■ STATED EXERCISE ■
Can you quote the part of the episode review starting with "Share This Post" and going on through "core of it.", without changing a word?

Sunday, December 22, 2024

Alice Isn’t Dead: Prey

Share This Post

Review of Season 2, Episode 9 of Alice Isn’t Dead, “Prey”

How thrilling and rewarding to be reaching the end of these reviews! With a season soon entirely put under scrutiny, Alice Isn’t Dead still holds up as a strong and deep narrative in present-day America that is more than needed. With only one episode left, “Prey” left us on the edge of our seats, or at the least our earbuds. Reflections on what it means to be a traveler, cars disappearing and reappearing in the most mysterious circumstances, the same old dangerous criminal still chasing after Keisha: this episode is densely packed. Let’s dive into the core of it.

After last week’s chase, Keisha is still hiding from the Officer and ponders on how she has never felt safe in her entire life and now least of all. Somewhere along the road, she spots the erratic behavior of a sedan on the highway acting all sorts of weird. She lies to herself to not get worried about it, but she keeps seeing it in different states on the roads in various states of oddness and demolition. Her fears are confirmed when on a parking lot, she sees the Officer racing towards her. Later again, she spots another weird truck and perched on the cab of the truck, the woman is there, howling. When Keisha finally reveals her plan to go into hiding in a different country, lose her identity by any means possible, she gets caught by the Officer who demands they talk somewhere quiet. Curtain falls.

■ SOURCE EXCERPT ■
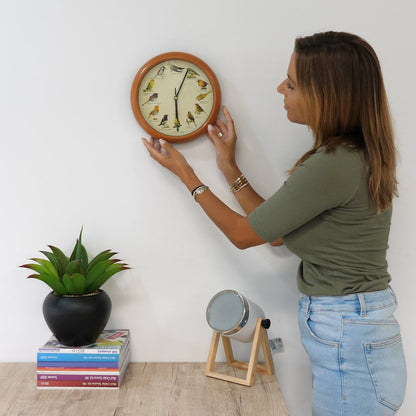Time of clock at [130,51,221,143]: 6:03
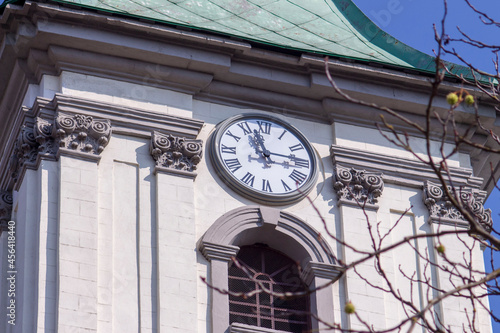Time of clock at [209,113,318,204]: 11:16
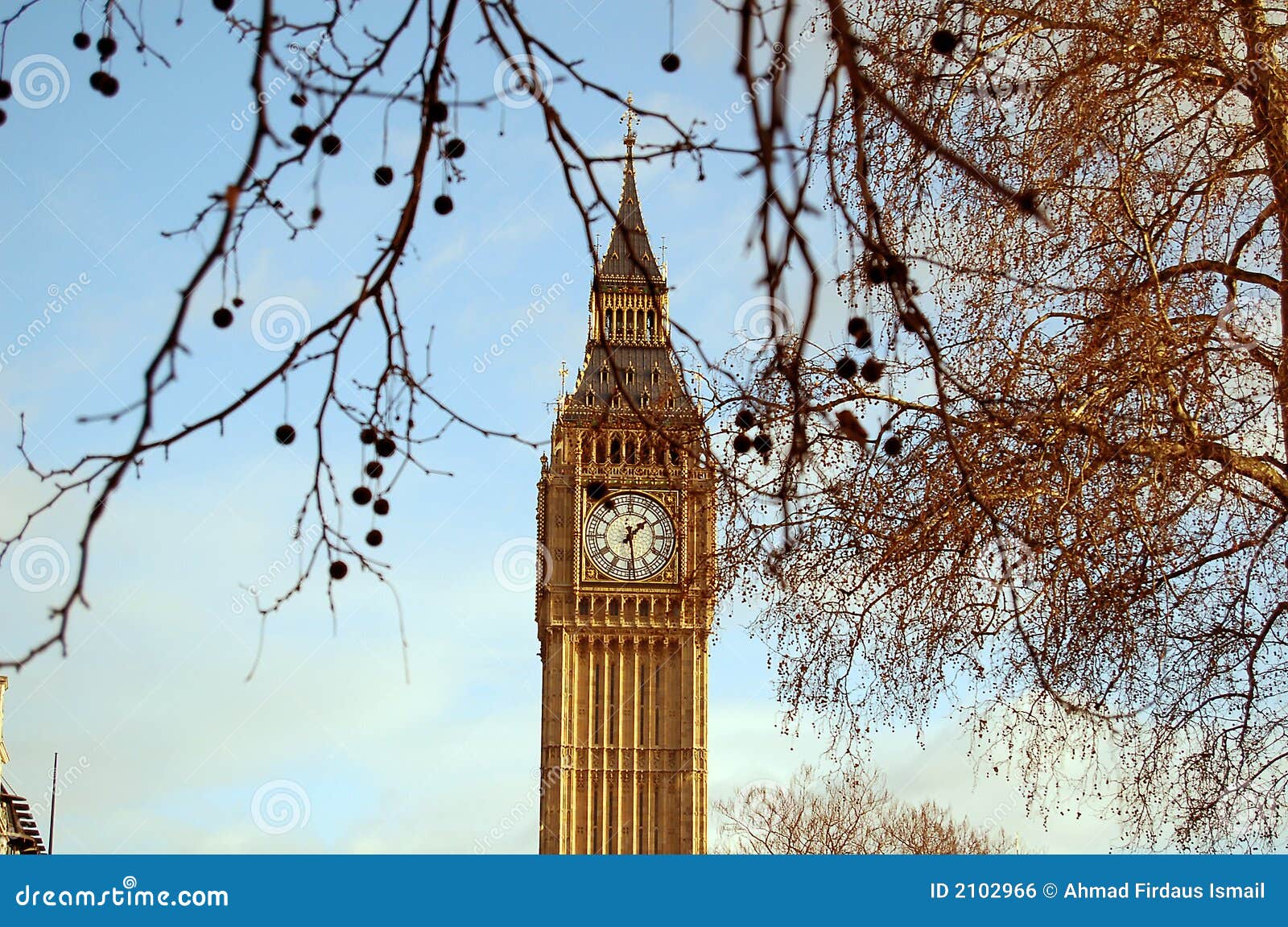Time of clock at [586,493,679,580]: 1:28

■ EXPECTED OUTPUT ■
Share This Post

Review of Season 2, Episode 9 of Alice Isn’t Dead, “Prey”

How thrilling and rewarding to be reaching the end of these reviews! With a season soon entirely put under scrutiny, Alice Isn’t Dead still holds up as a strong and deep narrative in present-day America that is more than needed. With only one episode left, “Prey” left us on the edge of our seats, or at the least our earbuds. Reflections on what it means to be a traveler, cars disappearing and reappearing in the most mysterious circumstances, the same old dangerous criminal still chasing after Keisha: this episode is densely packed. Let’s dive into the core of it.